Directions for this task:
Below this line are records; transcribe exactly the lines between the one holding "DANCE IN PARIS." and the one holding "Lecturer: Dr. DO", inclusive, and omit the pictures.

Input for this task:
++++++++++
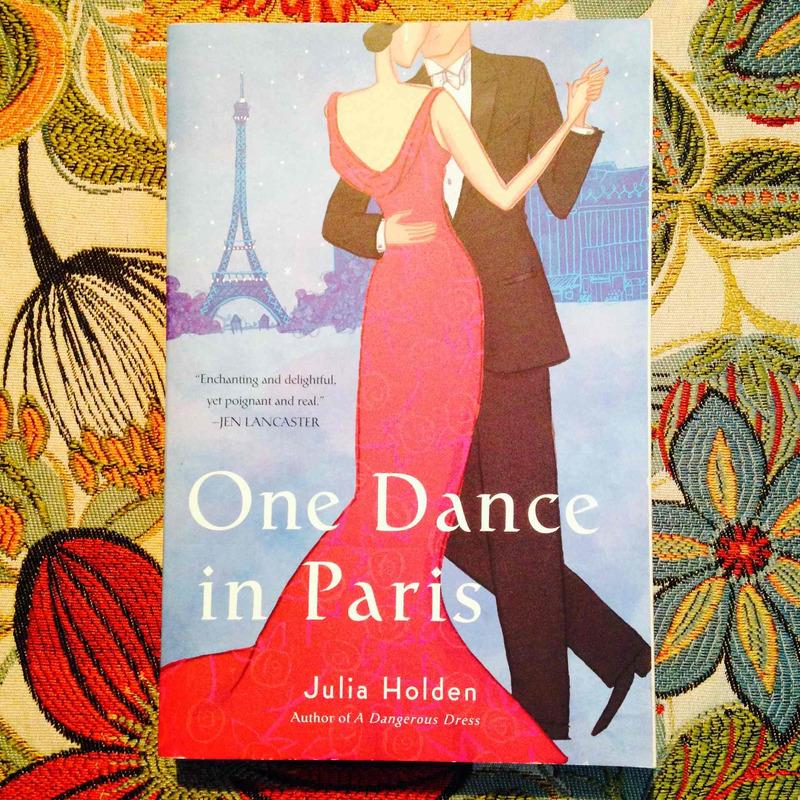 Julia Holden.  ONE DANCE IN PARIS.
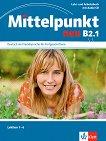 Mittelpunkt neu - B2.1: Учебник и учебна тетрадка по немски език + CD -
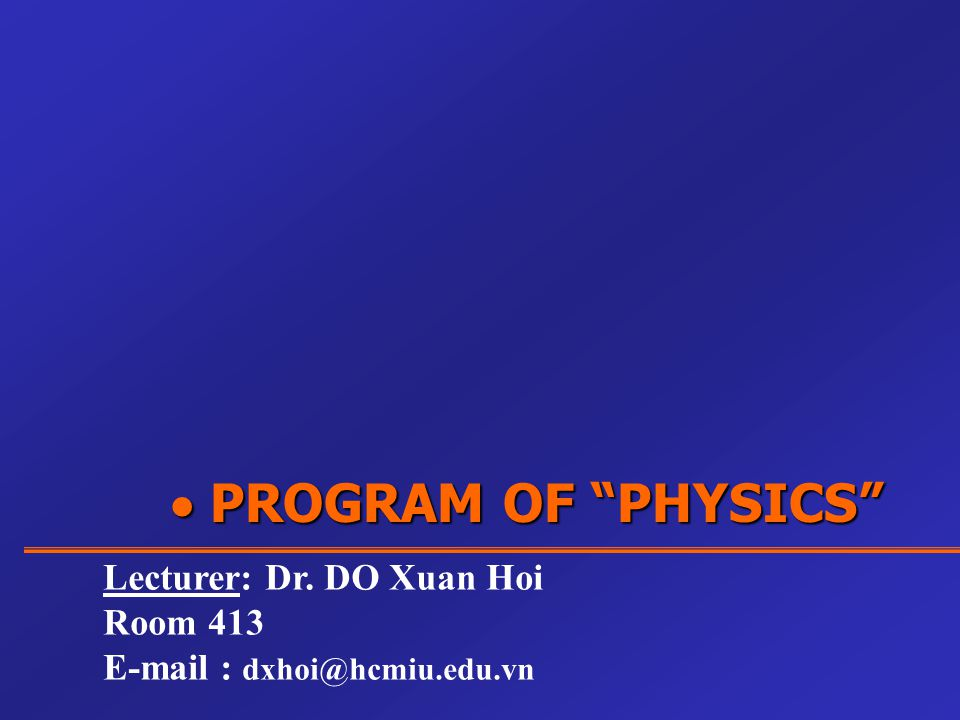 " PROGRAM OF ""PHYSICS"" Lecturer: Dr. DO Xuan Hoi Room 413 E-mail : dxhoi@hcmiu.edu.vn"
++++++++++
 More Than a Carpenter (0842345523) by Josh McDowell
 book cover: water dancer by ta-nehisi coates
++++++++++
Output of the exercise:
 Julia Holden.  ONE DANCE IN PARIS.
 Mittelpunkt neu - B2.1: Учебник и учебна тетрадка по немски език + CD -
 " PROGRAM OF ""PHYSICS"" Lecturer: Dr. DO Xuan Hoi Room 413 E-mail : dxhoi@hcmiu.edu.vn"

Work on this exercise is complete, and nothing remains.